La Ville de Lausanne boucle l’exercice 2025 avec un bénéfice de 7,4 millions de francs, après un déficit de 19,4 millions l’année précédente. L’amélioration par rapport au budget atteint 73,4 millions, tandis que la dette nette recule de 32 millions.
C’est l’exercice le plus positif de l’ère Florence Germond, la municipale en charge des finances qui présentait mardi ses derniers comptes, puisqu’elle ne se représentait pas pour une nouvelle et quatrième législature. Il est aussi marqué par un retour à une marge d’autofinancement suffisante, et même excédentaire de 36 millions.
Dans l’ensemble, les charges sont maîtrisées et les dépenses sont restées importantes, notamment dans le domaine de la petite enfance. Ce sont les recettes fiscales des entreprises qui ont connu une forte augmentation, en partie grâce à l’introduction de l’imposition minimale prévue par l’OCDE, a résumé la municipale.
Stabilité des comptes saluée
A l’heure de remercier Florence Germond pour ses quinze années de travail, le syndic Grégoire Junod a salué « la stabilité des comptes avec des résultats toujours très proches de l’équilibre financier » durant ses trois mandats. Il a aussi souligné l’importance de la mise en place dès 2011 du plan structurel d’amélioration des finances (PSAF), un programme d’économies rigoureux et prudent « sans couper à la hache, mais en priorisant les dépenses ».
Interrogée sur son bilan, Florence Germond a exprimé sa grande satisfaction d’avoir contribué avec le syndic et toute l’équipe municipale à améliorer la santé financière de la Ville, tout en maintenant une bonne marge d’autofinancement. Elle s’est félicitée de pouvoir maintenir un haut niveau d’investissements, de concrétiser de nombreux projets et de garantir ainsi des prestations pour la population lausannoise.
Lors de cette législature (2021-2025), Lausanne a par exemple augmenté sa capacité d’accueil de jour de l’enfance de 1996 places, pour un coût de 38,8 millions de francs, a souligné Mme Germond. La Ville a investi 775 millions, dont une part prépondérante consacrée à l’énergie, aux infrastructures de mobilité et à la nature en ville, conformément au plan climat, a-t-elle ajouté.
La Municipalité a également renforcé son soutien en matière de politique sportive, culturelle, sociale, économique et sécuritaire, et son soutien au pouvoir d’achat de la population, avec par exemple l’extension des subventions pour les transports publics, a-t-elle encore résumé.

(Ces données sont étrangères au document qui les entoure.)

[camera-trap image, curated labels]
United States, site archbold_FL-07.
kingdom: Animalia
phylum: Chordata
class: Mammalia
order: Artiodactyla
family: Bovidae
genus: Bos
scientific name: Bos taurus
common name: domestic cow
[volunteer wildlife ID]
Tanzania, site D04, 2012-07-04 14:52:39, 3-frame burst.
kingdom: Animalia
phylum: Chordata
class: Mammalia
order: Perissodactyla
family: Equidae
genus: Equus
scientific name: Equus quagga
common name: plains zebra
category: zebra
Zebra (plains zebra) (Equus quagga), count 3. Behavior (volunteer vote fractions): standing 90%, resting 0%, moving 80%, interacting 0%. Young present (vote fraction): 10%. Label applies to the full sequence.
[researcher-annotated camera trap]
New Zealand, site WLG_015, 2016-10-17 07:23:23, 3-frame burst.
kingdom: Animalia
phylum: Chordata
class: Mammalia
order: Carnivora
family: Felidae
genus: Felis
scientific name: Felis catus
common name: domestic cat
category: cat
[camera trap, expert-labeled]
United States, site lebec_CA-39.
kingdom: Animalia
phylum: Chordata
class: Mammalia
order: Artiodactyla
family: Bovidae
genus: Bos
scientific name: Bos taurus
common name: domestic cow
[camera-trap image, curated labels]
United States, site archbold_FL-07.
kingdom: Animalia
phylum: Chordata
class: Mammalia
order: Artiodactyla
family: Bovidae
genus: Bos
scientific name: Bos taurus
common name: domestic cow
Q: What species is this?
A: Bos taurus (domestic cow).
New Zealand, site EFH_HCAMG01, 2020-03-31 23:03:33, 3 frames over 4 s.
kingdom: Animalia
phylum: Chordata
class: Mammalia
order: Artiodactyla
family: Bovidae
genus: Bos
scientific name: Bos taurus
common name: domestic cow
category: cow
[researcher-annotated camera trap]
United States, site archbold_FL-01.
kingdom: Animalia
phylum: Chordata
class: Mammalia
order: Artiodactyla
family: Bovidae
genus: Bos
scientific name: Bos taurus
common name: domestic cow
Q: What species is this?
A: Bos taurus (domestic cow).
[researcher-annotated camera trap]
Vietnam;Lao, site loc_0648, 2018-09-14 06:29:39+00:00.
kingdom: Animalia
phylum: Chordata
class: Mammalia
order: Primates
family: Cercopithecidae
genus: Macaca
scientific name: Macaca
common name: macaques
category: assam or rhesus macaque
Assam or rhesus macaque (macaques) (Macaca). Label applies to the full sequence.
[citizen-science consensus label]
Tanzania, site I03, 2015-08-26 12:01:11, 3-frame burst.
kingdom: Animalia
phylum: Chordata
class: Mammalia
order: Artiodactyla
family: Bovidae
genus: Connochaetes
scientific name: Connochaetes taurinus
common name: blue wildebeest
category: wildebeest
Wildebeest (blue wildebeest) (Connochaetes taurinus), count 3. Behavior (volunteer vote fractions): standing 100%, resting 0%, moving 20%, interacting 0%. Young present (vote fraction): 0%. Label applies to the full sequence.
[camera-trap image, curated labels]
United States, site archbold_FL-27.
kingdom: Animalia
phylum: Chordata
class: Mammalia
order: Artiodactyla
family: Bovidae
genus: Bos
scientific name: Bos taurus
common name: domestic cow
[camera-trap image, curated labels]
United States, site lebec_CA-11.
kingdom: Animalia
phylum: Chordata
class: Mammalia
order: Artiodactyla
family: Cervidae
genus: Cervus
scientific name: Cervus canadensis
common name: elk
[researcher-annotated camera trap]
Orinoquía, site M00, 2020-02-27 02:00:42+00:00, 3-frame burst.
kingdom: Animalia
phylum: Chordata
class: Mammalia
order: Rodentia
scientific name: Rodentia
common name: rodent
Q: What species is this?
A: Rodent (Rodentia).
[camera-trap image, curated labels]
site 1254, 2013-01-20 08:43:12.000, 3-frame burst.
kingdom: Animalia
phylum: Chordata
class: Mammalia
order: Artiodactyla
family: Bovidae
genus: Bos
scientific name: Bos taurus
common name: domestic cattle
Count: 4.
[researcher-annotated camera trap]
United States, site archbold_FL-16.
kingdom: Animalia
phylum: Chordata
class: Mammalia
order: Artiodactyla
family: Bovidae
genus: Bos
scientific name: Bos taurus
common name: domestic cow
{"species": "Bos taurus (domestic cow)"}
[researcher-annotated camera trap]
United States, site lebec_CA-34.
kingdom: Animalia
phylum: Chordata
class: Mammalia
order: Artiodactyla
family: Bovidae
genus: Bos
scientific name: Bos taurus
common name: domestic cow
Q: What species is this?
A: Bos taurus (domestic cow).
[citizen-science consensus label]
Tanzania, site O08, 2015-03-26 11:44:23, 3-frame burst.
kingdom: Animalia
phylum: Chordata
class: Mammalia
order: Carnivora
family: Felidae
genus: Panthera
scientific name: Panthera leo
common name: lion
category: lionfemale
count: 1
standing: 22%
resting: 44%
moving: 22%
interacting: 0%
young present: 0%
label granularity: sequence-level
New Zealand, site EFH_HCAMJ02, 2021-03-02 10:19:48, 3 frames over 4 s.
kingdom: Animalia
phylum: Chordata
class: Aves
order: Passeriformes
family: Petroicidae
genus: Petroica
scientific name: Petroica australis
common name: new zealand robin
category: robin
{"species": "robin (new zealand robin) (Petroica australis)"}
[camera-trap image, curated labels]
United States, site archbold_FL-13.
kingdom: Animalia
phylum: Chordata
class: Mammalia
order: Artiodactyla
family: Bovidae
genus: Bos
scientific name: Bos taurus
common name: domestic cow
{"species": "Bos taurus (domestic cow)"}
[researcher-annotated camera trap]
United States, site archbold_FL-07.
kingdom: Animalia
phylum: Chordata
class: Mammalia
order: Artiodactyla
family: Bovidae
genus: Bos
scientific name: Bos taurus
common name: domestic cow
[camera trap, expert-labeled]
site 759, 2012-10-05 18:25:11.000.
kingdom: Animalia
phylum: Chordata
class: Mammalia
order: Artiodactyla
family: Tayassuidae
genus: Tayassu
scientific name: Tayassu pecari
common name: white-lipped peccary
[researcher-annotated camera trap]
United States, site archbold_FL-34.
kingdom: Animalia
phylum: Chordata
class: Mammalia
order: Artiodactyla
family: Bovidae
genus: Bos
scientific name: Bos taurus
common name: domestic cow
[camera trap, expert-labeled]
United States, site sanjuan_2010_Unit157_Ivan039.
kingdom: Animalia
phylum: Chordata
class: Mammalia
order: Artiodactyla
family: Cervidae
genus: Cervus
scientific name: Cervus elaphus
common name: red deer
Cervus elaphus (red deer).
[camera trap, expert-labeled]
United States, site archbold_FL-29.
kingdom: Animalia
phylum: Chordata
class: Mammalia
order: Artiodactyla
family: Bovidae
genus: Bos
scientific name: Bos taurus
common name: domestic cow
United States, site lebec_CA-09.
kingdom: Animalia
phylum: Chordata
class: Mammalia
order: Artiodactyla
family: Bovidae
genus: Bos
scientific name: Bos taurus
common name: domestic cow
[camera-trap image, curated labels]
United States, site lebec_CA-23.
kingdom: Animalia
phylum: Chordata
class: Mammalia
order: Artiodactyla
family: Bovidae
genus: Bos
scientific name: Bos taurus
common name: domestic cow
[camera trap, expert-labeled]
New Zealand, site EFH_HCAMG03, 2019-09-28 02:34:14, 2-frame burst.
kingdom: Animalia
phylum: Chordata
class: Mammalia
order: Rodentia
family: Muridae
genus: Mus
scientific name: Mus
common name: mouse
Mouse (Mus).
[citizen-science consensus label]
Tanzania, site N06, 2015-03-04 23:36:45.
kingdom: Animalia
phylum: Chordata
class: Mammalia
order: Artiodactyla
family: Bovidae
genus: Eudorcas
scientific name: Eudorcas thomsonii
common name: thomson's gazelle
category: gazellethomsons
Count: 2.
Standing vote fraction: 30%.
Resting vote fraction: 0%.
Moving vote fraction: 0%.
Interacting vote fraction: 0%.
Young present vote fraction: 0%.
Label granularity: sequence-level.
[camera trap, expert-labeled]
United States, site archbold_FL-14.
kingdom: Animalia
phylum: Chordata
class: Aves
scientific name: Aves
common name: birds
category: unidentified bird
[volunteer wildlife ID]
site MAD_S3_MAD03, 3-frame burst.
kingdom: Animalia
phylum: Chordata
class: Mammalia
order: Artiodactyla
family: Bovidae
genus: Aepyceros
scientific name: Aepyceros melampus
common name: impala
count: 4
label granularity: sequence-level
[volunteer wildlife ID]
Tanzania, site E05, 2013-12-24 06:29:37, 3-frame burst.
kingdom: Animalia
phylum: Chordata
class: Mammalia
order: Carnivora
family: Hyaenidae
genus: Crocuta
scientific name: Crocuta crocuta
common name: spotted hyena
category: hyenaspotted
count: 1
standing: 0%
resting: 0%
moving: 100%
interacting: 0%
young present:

Encore deux milliards de dette
Pour 2025, le total des charges de fonctionnement publiées s’est élevé à 2,026 milliards de francs (-7,2% par rapport à 2024) et le total des revenus à 2,033 milliards (-6%). L’exercice a été marqué par une hausse des recettes fiscales par rapport au budget: +3,7 millions pour les personnes physiques et +22,6 millions pour les personnes morales.
La Ville a une nouvelle fois maintenu un haut niveau d’investissements en 2025, en ligne avec les années précédentes. Il représente 179,6 millions de francs (montant moyen annuel 2016-2024: 155,4 millions).
Elle a également poursuivi ses investissements dans les bâtiments scolaires et les infrastructures sportives (15,8 millions). D’autres investissements ont été réalisés dans le domaine de l’eau (19,3 millions), dans le cadre du projet Métamorphose (12,9 millions), ainsi que dans divers autres domaines, dont l’informatique (9,3 millions).
S’agissant de la dette nette, elle a reculé de 32 millions pour s’établir à 2,04 milliards de francs. L’endettement net par habitant recule ainsi de 18% par rapport à 2012. La dette bancaire, elle, augmente en raison de l’augmentation du patrimoine financier.